## Task requirements
Skip the pictures. Copy all the rest of the records down exactly.

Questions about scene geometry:
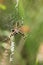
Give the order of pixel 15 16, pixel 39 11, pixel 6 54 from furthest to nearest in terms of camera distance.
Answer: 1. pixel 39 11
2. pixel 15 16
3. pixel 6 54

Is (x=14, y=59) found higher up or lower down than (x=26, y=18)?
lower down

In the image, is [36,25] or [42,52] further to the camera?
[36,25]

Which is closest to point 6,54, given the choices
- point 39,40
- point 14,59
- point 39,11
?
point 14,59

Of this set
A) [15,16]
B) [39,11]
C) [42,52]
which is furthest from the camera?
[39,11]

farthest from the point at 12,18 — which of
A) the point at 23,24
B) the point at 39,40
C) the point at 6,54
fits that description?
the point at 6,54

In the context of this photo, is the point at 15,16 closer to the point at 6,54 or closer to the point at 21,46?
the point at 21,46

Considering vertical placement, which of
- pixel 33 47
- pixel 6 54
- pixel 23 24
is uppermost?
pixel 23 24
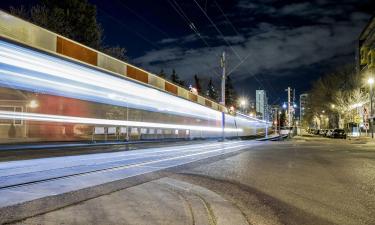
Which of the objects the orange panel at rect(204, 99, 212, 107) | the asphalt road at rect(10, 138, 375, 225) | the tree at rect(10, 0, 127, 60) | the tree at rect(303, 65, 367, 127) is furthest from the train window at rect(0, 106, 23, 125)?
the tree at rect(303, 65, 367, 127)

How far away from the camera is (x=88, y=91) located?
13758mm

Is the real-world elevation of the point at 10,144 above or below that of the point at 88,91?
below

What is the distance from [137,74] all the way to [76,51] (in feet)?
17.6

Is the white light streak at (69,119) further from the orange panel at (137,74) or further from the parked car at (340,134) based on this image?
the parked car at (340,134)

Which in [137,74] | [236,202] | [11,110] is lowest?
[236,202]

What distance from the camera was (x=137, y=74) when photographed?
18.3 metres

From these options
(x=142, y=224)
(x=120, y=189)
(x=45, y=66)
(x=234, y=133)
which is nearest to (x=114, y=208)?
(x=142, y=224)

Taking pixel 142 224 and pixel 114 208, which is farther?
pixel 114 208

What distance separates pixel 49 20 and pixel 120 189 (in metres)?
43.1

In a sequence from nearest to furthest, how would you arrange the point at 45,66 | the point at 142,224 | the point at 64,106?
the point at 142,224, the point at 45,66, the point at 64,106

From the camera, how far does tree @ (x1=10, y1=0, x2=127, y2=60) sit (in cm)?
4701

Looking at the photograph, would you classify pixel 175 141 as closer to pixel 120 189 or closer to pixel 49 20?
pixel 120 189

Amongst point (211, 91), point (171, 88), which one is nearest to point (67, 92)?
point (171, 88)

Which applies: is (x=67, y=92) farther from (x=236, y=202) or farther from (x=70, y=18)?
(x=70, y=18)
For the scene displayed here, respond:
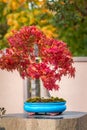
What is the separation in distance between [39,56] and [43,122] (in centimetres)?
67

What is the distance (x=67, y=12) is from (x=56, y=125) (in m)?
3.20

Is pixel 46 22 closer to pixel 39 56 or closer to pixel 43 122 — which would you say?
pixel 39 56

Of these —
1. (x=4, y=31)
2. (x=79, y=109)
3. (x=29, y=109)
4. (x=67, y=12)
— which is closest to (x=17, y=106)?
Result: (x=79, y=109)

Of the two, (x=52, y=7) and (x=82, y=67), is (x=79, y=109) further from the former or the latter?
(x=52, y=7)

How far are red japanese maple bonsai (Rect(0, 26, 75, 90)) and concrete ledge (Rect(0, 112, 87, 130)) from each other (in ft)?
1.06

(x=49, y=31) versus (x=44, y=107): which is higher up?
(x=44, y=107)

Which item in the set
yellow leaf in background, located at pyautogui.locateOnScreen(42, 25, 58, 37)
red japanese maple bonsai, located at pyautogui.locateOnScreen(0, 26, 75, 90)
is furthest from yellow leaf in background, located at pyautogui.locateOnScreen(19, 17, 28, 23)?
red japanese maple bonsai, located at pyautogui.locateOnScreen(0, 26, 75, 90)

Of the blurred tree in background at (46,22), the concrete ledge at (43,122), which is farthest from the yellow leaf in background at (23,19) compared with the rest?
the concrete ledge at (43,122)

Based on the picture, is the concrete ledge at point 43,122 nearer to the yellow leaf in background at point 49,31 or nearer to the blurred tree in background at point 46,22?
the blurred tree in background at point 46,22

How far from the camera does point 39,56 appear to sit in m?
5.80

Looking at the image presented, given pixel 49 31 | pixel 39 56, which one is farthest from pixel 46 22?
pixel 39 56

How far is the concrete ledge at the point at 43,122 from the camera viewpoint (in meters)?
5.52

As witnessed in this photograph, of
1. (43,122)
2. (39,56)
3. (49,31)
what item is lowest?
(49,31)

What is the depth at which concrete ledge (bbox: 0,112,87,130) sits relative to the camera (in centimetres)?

## Exercise solution
Give the order of pixel 15 16, pixel 39 11, pixel 6 54 from furthest to nearest in terms of camera distance.
Answer: 1. pixel 39 11
2. pixel 15 16
3. pixel 6 54

Is (x=14, y=59) found higher up or lower down than (x=26, y=18)?
lower down

In the image, is [36,25] or [42,52] further to the camera?
[36,25]

Which is closest to point 6,54, given the choices
- point 39,40
- point 14,59
- point 39,11
?
point 14,59

Of this set
A) [15,16]
B) [39,11]
C) [42,52]
which is furthest from the camera?
[39,11]

farthest from the point at 12,18 — which of
A) the point at 23,24
B) the point at 39,40
C) the point at 6,54
fits that description?
the point at 6,54

In the context of this photo, is the point at 15,16 closer to the point at 6,54 or closer to the point at 21,46?
the point at 21,46

Considering vertical placement, which of
- pixel 33 47
- pixel 6 54
- pixel 23 24
is uppermost?
pixel 23 24
Which of the objects the orange panel at rect(204, 99, 212, 107) | the asphalt road at rect(10, 138, 375, 225) | the tree at rect(10, 0, 127, 60) | the tree at rect(303, 65, 367, 127) is furthest from the train window at rect(0, 106, 23, 125)?
the tree at rect(303, 65, 367, 127)

How far away from the camera is (x=88, y=91) located?
13758mm

Is the real-world elevation of the point at 10,144 above or below that of the point at 88,91?
below

What is the distance from [137,74] all the way to [76,51] (in feet)?
17.6

Is the white light streak at (69,119) further from the orange panel at (137,74) or further from the parked car at (340,134) based on this image?
the parked car at (340,134)

Which in [137,74] | [236,202] | [11,110] is lowest?
[236,202]

What distance from the camera was (x=137, y=74) when photographed?
18.3 metres

From these options
(x=142, y=224)
(x=120, y=189)
(x=45, y=66)
(x=234, y=133)
which is nearest to (x=114, y=208)?
(x=142, y=224)

Taking pixel 142 224 and pixel 114 208, which is farther?
pixel 114 208

What distance separates pixel 49 20 and pixel 120 189 (in metres)?
43.1

In a sequence from nearest to furthest, how would you arrange the point at 45,66 | the point at 142,224 | the point at 64,106?
the point at 142,224, the point at 45,66, the point at 64,106

From the camera, how far does tree @ (x1=10, y1=0, x2=127, y2=60) sit (in cm)?
4701

Looking at the photograph, would you classify pixel 175 141 as closer to pixel 120 189 or closer to pixel 49 20?
pixel 120 189

Amongst point (211, 91), point (171, 88), which one is nearest to point (67, 92)?
point (171, 88)

Which applies: is (x=67, y=92) farther from (x=236, y=202) or farther from (x=70, y=18)?
(x=70, y=18)
For the scene displayed here, respond:
What is the separation in distance between [39,56] and [43,122] (in centimetres)?
67

What is the distance (x=67, y=12) is from (x=56, y=125) (in m)?
3.20

Is pixel 46 22 closer to pixel 39 56 or closer to pixel 43 122 — which would you say?
pixel 39 56

Of these —
1. (x=4, y=31)
2. (x=79, y=109)
3. (x=29, y=109)
4. (x=67, y=12)
— which is closest to (x=17, y=106)?
Result: (x=79, y=109)

Of the two, (x=52, y=7) and (x=82, y=67), is (x=79, y=109) further from the former or the latter?
(x=52, y=7)

How far are red japanese maple bonsai (Rect(0, 26, 75, 90)) and concrete ledge (Rect(0, 112, 87, 130)) from each other (in ft)?
1.06

(x=49, y=31) versus (x=44, y=107): which is higher up?
(x=44, y=107)

Which item in the set
yellow leaf in background, located at pyautogui.locateOnScreen(42, 25, 58, 37)
red japanese maple bonsai, located at pyautogui.locateOnScreen(0, 26, 75, 90)
is furthest from yellow leaf in background, located at pyautogui.locateOnScreen(19, 17, 28, 23)?
red japanese maple bonsai, located at pyautogui.locateOnScreen(0, 26, 75, 90)

Of the blurred tree in background at (46,22), the concrete ledge at (43,122), which is farthest from the yellow leaf in background at (23,19) compared with the rest?
the concrete ledge at (43,122)

Based on the picture, is the concrete ledge at point 43,122 nearer to the yellow leaf in background at point 49,31 or nearer to the blurred tree in background at point 46,22?
the blurred tree in background at point 46,22

How far from the camera does point 39,56 appear to sit in m?
5.80

Looking at the image presented, given pixel 49 31 | pixel 39 56, which one is farthest from pixel 46 22?
pixel 39 56

How far is the concrete ledge at the point at 43,122 from the camera viewpoint (in meters)?
5.52

As witnessed in this photograph, of
1. (43,122)
2. (39,56)
3. (49,31)
what item is lowest?
(49,31)

What is the depth at which concrete ledge (bbox: 0,112,87,130) sits relative to the camera (in centimetres)?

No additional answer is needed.